• _Teks Bacaan_:
* * * * *
Okita.News, -SOPPENG -Seorang keluarga pasien di Rumah Sakit Umum Daerah Latemmamala Soppeng, berinisial "I" mengungkapkan kekecewaannya terhadap sistem Jaminan Kesehatan Nasional (JKN) setelah mendapati adanya denda pelayanan yang cukup besar saat keluarganya akan menjalani rawat inap. Kejadian ini berlangsung pada Rabu (25/6).
"I" mempertanyakan dasar penyebab munculnya denda pelayanan cukup pantastis yang tiba-tiba harus dibayarkan kepada BPJS Kesehatan.
Menanggapi keluhan ini, Kepala BPJS Kesehatan Soppeng, Nurwahdaniyah As'ad, SKM, MM, AAK, menjelaskan bahwa Menurutnya, denda pelayanan ini mengacu pada Peraturan Presiden (Perpres) Nomor 82 Tahun 2018 Pasal 42. Ia menjelaskan beberapa poin penting dari pasal tersebut, diantaranya,
* Pemberhentian Sementara Jaminan, Apabila peserta atau pemberi kerja tidak membayar iuran hingga akhir bulan, penjaminan peserta akan diberhentikan sementara mulai tanggal satu bulan berikutnya.
* * * * *
• _Tugas Anda_:
Terjemahkan kalimat "Kejadian ini berlangsung pada Rabu (25/6)." dari berita tentang denda pelayanan JKN ke dalam bahasa Inggris.

• _Cuplikan Data_:
* * * * *
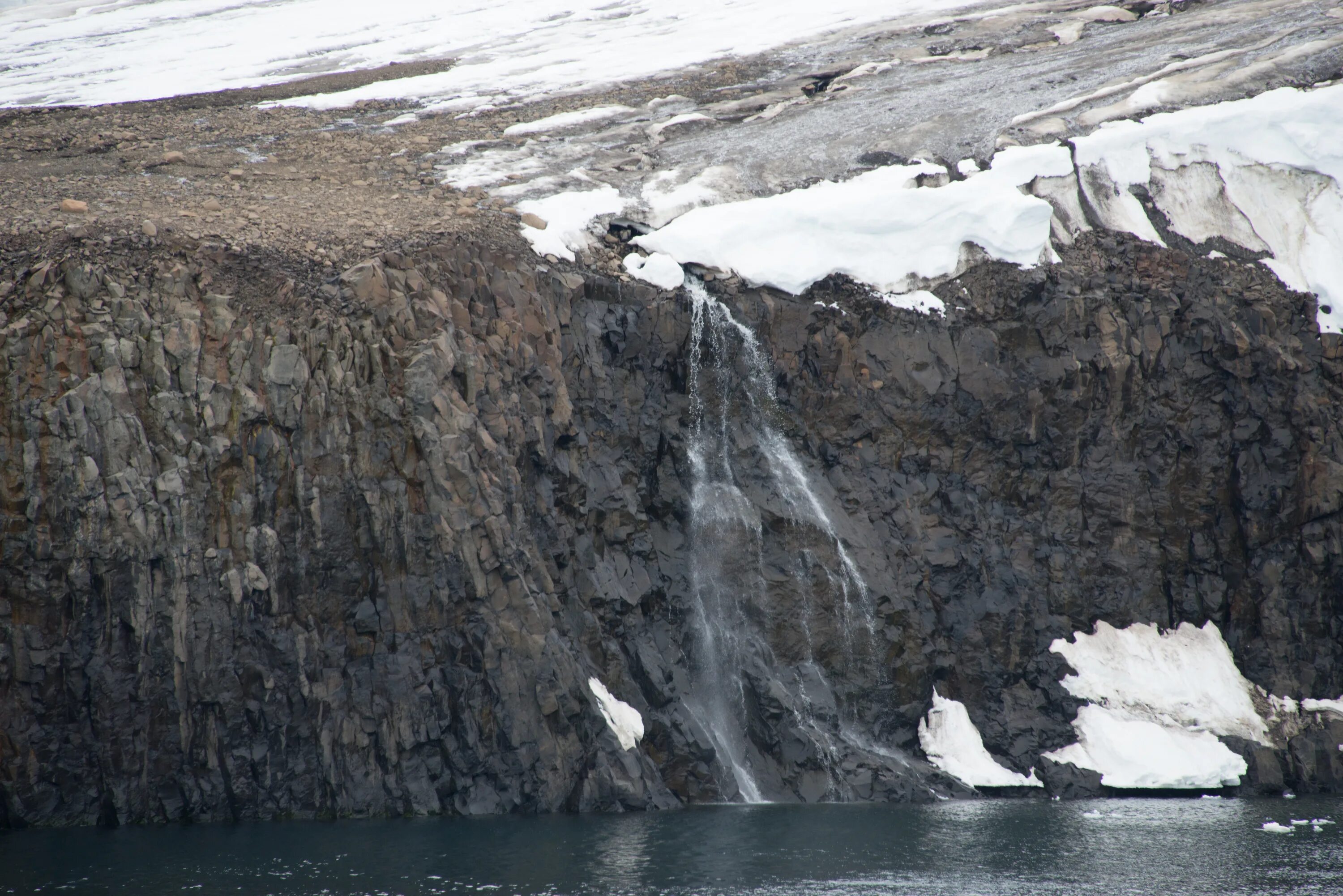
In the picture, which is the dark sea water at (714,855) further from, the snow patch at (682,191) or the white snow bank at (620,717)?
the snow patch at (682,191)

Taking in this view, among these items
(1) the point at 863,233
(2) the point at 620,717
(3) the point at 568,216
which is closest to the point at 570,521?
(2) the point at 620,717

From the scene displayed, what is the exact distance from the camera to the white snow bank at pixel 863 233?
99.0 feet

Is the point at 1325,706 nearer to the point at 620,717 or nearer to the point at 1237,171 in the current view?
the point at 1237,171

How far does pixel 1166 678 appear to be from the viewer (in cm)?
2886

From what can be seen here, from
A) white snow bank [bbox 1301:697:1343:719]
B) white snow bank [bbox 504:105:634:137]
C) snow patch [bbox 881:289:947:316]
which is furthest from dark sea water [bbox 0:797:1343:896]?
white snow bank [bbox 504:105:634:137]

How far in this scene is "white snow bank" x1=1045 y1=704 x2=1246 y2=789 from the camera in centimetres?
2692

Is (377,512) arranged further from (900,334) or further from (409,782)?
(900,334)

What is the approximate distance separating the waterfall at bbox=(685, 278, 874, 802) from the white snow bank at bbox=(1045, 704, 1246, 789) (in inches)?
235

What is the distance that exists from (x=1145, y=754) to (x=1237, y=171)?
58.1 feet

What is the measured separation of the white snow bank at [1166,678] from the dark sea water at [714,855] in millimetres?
* * * * *
• _Jawaban Anda_:
This incident took place on Wednesday (25/6).